**** DATA ROWS

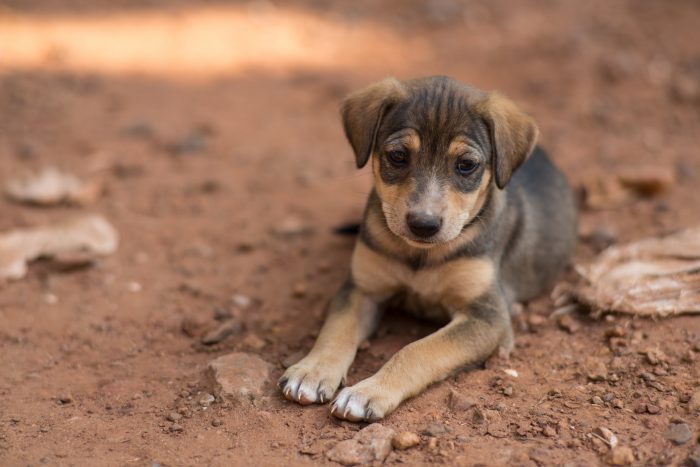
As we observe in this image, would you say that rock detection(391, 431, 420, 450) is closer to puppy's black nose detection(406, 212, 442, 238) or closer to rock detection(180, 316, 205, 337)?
puppy's black nose detection(406, 212, 442, 238)

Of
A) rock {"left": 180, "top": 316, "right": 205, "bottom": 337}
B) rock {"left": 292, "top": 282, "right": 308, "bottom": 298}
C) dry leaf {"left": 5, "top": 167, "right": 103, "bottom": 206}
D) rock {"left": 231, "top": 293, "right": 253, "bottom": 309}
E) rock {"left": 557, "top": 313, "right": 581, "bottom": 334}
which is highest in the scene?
rock {"left": 557, "top": 313, "right": 581, "bottom": 334}

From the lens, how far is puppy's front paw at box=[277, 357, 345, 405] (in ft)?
16.8

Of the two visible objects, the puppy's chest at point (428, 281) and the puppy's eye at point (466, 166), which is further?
the puppy's chest at point (428, 281)

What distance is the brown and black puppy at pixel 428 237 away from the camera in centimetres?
518

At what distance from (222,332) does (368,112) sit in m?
2.01

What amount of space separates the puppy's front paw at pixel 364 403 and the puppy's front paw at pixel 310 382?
180 mm

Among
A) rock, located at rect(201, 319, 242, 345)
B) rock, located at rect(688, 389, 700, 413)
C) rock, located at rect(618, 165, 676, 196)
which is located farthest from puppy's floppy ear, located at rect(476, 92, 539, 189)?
rock, located at rect(618, 165, 676, 196)

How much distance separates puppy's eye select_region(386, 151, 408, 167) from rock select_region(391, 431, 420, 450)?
5.93 ft

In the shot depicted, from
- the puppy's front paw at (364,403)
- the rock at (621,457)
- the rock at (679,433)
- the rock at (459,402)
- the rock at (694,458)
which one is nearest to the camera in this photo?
the rock at (694,458)

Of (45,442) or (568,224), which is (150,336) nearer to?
(45,442)

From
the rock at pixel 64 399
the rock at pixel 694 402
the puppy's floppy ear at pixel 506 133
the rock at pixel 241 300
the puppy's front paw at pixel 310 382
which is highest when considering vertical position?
the puppy's floppy ear at pixel 506 133

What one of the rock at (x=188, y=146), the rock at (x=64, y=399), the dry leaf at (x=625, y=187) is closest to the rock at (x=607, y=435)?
the rock at (x=64, y=399)

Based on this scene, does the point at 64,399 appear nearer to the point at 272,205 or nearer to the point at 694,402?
the point at 272,205

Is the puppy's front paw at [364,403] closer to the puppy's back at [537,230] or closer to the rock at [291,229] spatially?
the puppy's back at [537,230]
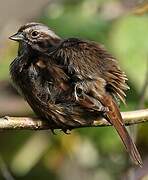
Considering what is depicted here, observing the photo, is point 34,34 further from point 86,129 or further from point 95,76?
point 86,129

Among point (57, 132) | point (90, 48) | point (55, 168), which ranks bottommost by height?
point (55, 168)

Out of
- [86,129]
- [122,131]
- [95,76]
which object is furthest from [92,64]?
[86,129]

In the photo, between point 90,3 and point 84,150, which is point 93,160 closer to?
point 84,150

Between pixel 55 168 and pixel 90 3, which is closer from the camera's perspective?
pixel 90 3

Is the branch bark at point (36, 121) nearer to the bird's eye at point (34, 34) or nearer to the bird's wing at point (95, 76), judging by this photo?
the bird's wing at point (95, 76)

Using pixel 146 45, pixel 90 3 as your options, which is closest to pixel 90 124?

********

■ THE REQUEST ■
Transcribe the full listing above exactly, with the images removed.

■ COMPLETE OUTPUT ■
As we observe in this image, would you say that rock detection(391, 431, 420, 450) is closer to puppy's black nose detection(406, 212, 442, 238) or closer to rock detection(180, 316, 205, 337)?
puppy's black nose detection(406, 212, 442, 238)

Of
A) rock {"left": 180, "top": 316, "right": 205, "bottom": 337}
B) rock {"left": 292, "top": 282, "right": 308, "bottom": 298}
C) dry leaf {"left": 5, "top": 167, "right": 103, "bottom": 206}
D) rock {"left": 231, "top": 293, "right": 253, "bottom": 309}
E) rock {"left": 557, "top": 313, "right": 581, "bottom": 334}
which is highest in the scene?
rock {"left": 557, "top": 313, "right": 581, "bottom": 334}

From the lens, how far is puppy's front paw at box=[277, 357, 345, 405] (in ft)?
16.8

Of the two visible objects, the puppy's chest at point (428, 281) and the puppy's eye at point (466, 166), which is further?
the puppy's chest at point (428, 281)

What distance is the brown and black puppy at pixel 428 237 away from the camera in centimetres?
518

At what distance from (222,332) does (368,112) sit in m?
2.01

What amount of space separates the puppy's front paw at pixel 364 403 and the puppy's front paw at pixel 310 382?
180 mm

Among
A) rock, located at rect(201, 319, 242, 345)
B) rock, located at rect(688, 389, 700, 413)
C) rock, located at rect(618, 165, 676, 196)
which is located farthest from puppy's floppy ear, located at rect(476, 92, 539, 189)?
rock, located at rect(618, 165, 676, 196)

How much distance separates puppy's eye select_region(386, 151, 408, 167) from rock select_region(391, 431, 420, 450)?
5.93 ft

In the shot depicted, from
- the puppy's front paw at (364,403)
- the rock at (621,457)
- the rock at (679,433)
- the rock at (459,402)
- the rock at (694,458)
which one is nearest to the camera in this photo?
the rock at (694,458)

Of (45,442) or (568,224), which is (150,336) nearer to?
(45,442)

From
the rock at pixel 64 399
the rock at pixel 694 402
the puppy's floppy ear at pixel 506 133
the rock at pixel 241 300
the puppy's front paw at pixel 310 382
which is highest when considering vertical position?
the puppy's floppy ear at pixel 506 133

What one of the rock at (x=188, y=146), the rock at (x=64, y=399), the dry leaf at (x=625, y=187) is closest to the rock at (x=607, y=435)?
the rock at (x=64, y=399)

Based on this scene, does the point at 64,399 appear nearer to the point at 272,205 or nearer to the point at 694,402?
the point at 272,205

Is the puppy's front paw at [364,403] closer to the puppy's back at [537,230] or closer to the rock at [291,229] spatially?
the puppy's back at [537,230]
Considering what is depicted here, observing the photo, is point 34,34 further from point 86,129 or further from point 95,76?
point 86,129

Among point (57, 132) | point (90, 48) | point (55, 168), which ranks bottommost by height?
point (55, 168)

Out of
- [86,129]
- [122,131]
- [95,76]
which object is furthest from [92,64]?
[86,129]

In the photo, between point 90,3 and point 84,150, which is point 93,160 closer to?
point 84,150

Between pixel 55 168 and pixel 90 3, which is closer from the camera's perspective?
pixel 90 3

Is the branch bark at point (36, 121) nearer to the bird's eye at point (34, 34) or nearer to the bird's wing at point (95, 76), judging by this photo?
the bird's wing at point (95, 76)

Using pixel 146 45, pixel 90 3 as your options, which is closest to pixel 90 124?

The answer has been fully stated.